(Extract to read)
BRIEF DESCRIPTION OF DRAWINGS
[0022] The above and other aspects, features and other advantages
of the present disclosure will be more clearly understood from the
following detailed description taken in conjunction with the
accompanying drawings, in which:
[0023] FIG. 1 is a cross-sectional diagram schematically
illustrating a circuit board according to an exemplary embodiment
of the present disclosure;
[0024] FIG. 2 is an exploded perspective diagram of FIG. 1;
[0025] FIG. 3 is a circuit diagram schematically illustrating an
equivalent circuit of the circuit board shown in FIG. 2;
[0026] FIG. 4 is a graph illustrating a result obtained by
measuring a return loss of the circuit board according to an
exemplary embodiment of the present disclosure;
[0027] FIG. 5 is a graph illustrating a result obtained by
measuring a return loss of the circuit board according to another
exemplary embodiment of the present disclosure;
[0028] FIGS. 6 and 7 are graphs illustrating results obtained by
changing a value of C3 and C4 in the circuit board of FIG. 5 and
measuring a return loss of the circuit board;
[0029] FIGS. 8 and 9 are graphs comparing signal transfer
characteristics of the circuit board according to the present
exemplary embodiment and a circuit board according to the related
art with each other; and
[0030] FIG. 10 is a plan diagram schematically illustrating a
circuit board according to another exemplary embodiment of the
present disclosure.
DETAILED DESCRIPTION
[0031] Hereinafter, embodiments of the present disclosure will be
described in detail with reference to the accompanying drawings.
The disclosure may, however, be embodied in many different forms
and should not be construed as being limited to the embodiments set
forth herein. Rather, these embodiments are provided so that this
disclosure will be thorough and complete, and will fully convey the
scope of the disclosure to those skilled in the art. In the
drawings, the shapes and dimensions of elements may be exaggerated
for clarity, and the same reference numerals will be used
throughout to designate the same or like elements.
[0032] FIG. 1 is a cross-sectional diagram schematically
illustrating a circuit board according to an exemplary embodiment
of the present disclosure, and FIG. 2 is an exploded perspective
diagram of FIG. 1.
(End Extract to read)
(Record extracts)
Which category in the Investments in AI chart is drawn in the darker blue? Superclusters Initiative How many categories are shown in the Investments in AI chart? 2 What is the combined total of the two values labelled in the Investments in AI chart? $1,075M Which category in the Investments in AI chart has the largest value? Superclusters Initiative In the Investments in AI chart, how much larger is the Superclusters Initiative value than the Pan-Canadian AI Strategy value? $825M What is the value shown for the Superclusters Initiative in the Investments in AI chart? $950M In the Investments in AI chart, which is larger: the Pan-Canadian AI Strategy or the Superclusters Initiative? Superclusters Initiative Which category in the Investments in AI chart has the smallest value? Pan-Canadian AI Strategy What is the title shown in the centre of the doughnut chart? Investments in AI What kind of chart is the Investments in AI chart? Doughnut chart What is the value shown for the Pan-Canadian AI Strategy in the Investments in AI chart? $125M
(End Record extracts)
(Record extracts)
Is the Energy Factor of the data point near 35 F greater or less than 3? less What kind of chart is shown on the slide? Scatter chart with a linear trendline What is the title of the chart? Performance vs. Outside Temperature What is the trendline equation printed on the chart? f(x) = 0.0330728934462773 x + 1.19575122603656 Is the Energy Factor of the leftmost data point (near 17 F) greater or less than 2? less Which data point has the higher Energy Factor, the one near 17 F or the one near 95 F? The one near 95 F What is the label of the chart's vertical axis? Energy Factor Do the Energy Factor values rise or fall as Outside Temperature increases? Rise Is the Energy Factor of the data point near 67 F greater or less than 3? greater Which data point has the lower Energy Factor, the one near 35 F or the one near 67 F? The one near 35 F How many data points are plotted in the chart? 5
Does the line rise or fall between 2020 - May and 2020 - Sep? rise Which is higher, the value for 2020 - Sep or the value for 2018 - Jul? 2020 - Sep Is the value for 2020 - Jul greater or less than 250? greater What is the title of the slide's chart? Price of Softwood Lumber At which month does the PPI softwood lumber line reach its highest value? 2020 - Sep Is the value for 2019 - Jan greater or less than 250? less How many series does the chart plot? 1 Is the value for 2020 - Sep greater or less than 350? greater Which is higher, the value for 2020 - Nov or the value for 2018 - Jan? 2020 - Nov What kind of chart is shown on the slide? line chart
(End Record extracts)
=== Required action ===
Answer these about the circuit board patent text:
1. What kind of diagram is FIG. 2?
2. What do FIGS. 8 and 9 compare?
3. In the detailed description, why may the shapes and sizes of elements be exaggerated in the drawings?
Answer from the text only, not the records.

=== Response to the exercise ===
1. An exploded perspective diagram of FIG. 1.
2. The signal transfer characteristics of the circuit board according to the present exemplary embodiment and a circuit board according to the related art.
3. For clarity.